Thursday, December 25, 2014

Scarecrows outnumber people in dying Japanese town

One woman in a fading Japanese village is slowly replacing its dead residents with scarecrows.

The 35 residents left in Nagoro, southern Japan, are now outnumbered three-two-one by the mannequins Tsukimi Ayano has made to replace neighbours who have died or moved away.

It's an eccentric response to an increasingly common problem. More than 10,000 towns and villages in Japan are depopulated, homes and infrastructure crumbling as the countryside empties.

At 65, Ms Tsukimi is one of the younger residents of Nagoro, a small village nestled in the rugged mountain landscape of interior of the southern island of Shikoku.

She moved back from Osaka to look after her 85-year-old father after decades away.

'They bring back memories,' Ms Tsukimi said of the life-size dolls crowded into corners of her farmhouse, perched on fences and trees, huddled side-by-side at a produce stall, the bus stop - anywhere a living person might stop.

'That old lady used to come and chat and drink tea. That old man used to love to drink sake and tell stories. It reminds me of the old times, when they were still alive and well,' she said.


Nagoro is typical of the thousands of communities turning into ghost towns or at best, open-air museums, frozen in time - a trend evident even in downtown Tokyo and in nearly or completely empty villages in the city's suburbs.

The one-street town is mostly abandoned, its shops and homes permanently shuttered.

With no youngsters left to raise, the local elementary school closed two years ago.
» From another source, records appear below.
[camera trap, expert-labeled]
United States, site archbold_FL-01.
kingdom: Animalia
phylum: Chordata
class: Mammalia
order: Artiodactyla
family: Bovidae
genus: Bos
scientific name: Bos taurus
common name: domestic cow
Now Ms Tsukimi sometimes guides visitors through the spotless classrooms populated with scarecrow students and teachers.

As Japan grew increasingly affluent after the Second World War, younger Japanese abandoned the countryside, flooding into the cities for jobs in factories and service industries, leaving their elders to tend small farms.

Greater Tokyo, with more than 37million people, and Osaka-Kobe, with 11.5million, account for nearly 40 per cent of the country's 127million people, with another 10million scattered in a handful of provincial capitals.
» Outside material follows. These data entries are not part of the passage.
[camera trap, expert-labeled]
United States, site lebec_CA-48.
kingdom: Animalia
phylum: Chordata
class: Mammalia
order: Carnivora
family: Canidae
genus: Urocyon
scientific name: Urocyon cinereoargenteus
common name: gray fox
'There's been this huge sucking sound as the countryside is emptied,' said Joel Cohen, a professor at Columbia University's Laboratory of Populations.
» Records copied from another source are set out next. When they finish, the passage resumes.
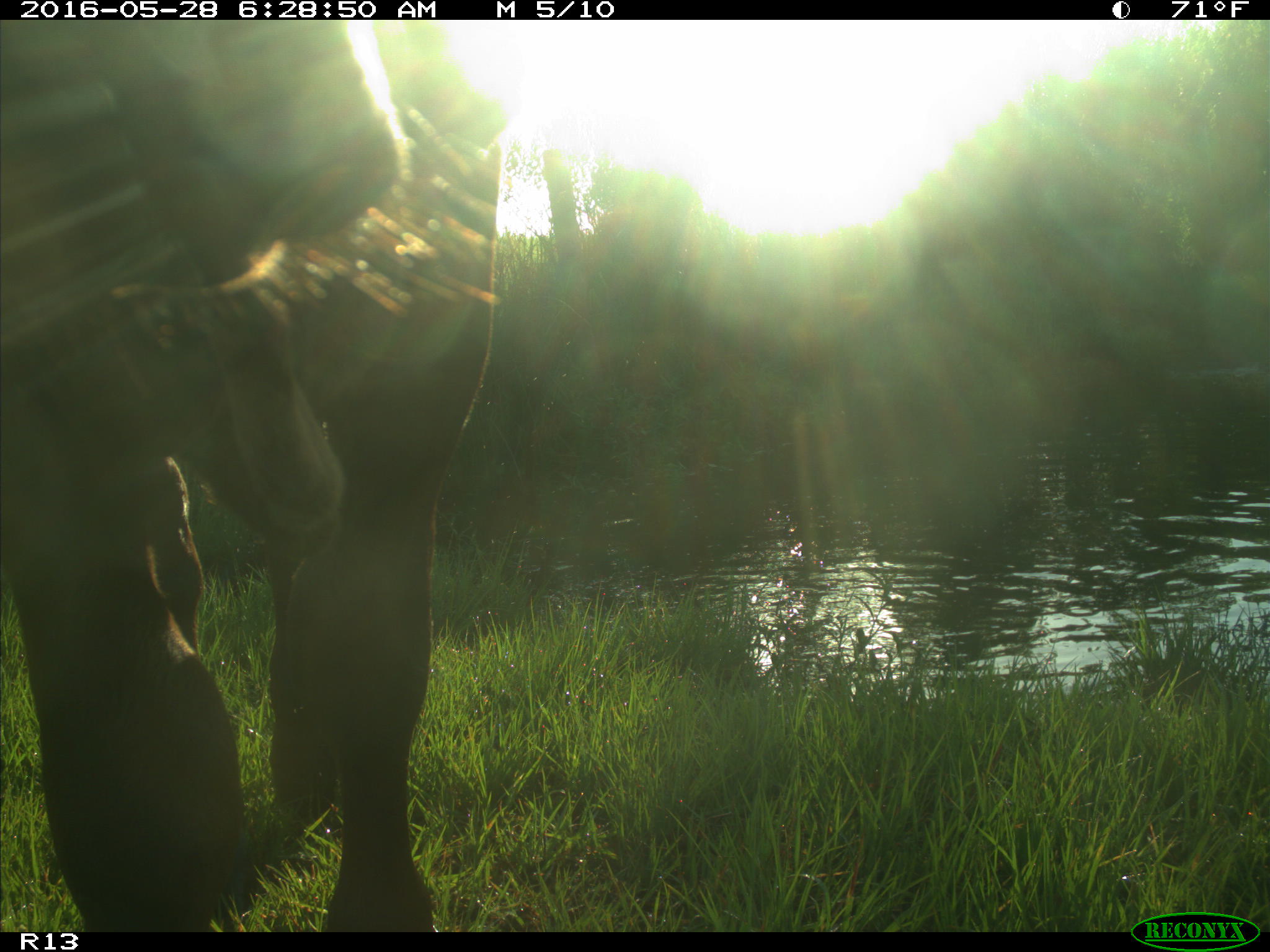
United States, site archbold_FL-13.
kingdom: Animalia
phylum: Chordata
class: Mammalia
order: Artiodactyla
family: Bovidae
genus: Bos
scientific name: Bos taurus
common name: domestic cow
Meanwhile, a falling birthrate means there are too few people to repopulate rural areas as the rapidly ageing population left tending the fields die off.

Japan's population began to decline in 2010 from a peak of 128 million. Without a drastic increase in the birthrate or a loosening of the staunch Japanese resistance to immigration, it is forecast to fall to about 108 million by 2050 and to 87 million by 2060.

By then, four in 10 Japanese will be over 65 years old.

When Ms Tsukimi returned to her hometown 13 years ago, she initially tried farming. Thinking her radish seeds may have been eaten by crows, she decided to make some scarecrows.

Now there are more 100 scattered around Nagoro and other towns in Shikoku.

Like handcarved Buddhist sculptures, each has its own whimsical expression. Some sleep, their eyelids permanently shut. Others cuddle toddler scarecrows, or man ploughs and hoes.

Ms Tsukimi brings one along for company on her 90-minute drive to buy groceries in the nearest big town. But most remain behind, to be photographed and marvelled at by tourists who detour through the winding mountain roads.

'If I hadn't made these scarecrows, people would just drive right by,' she said.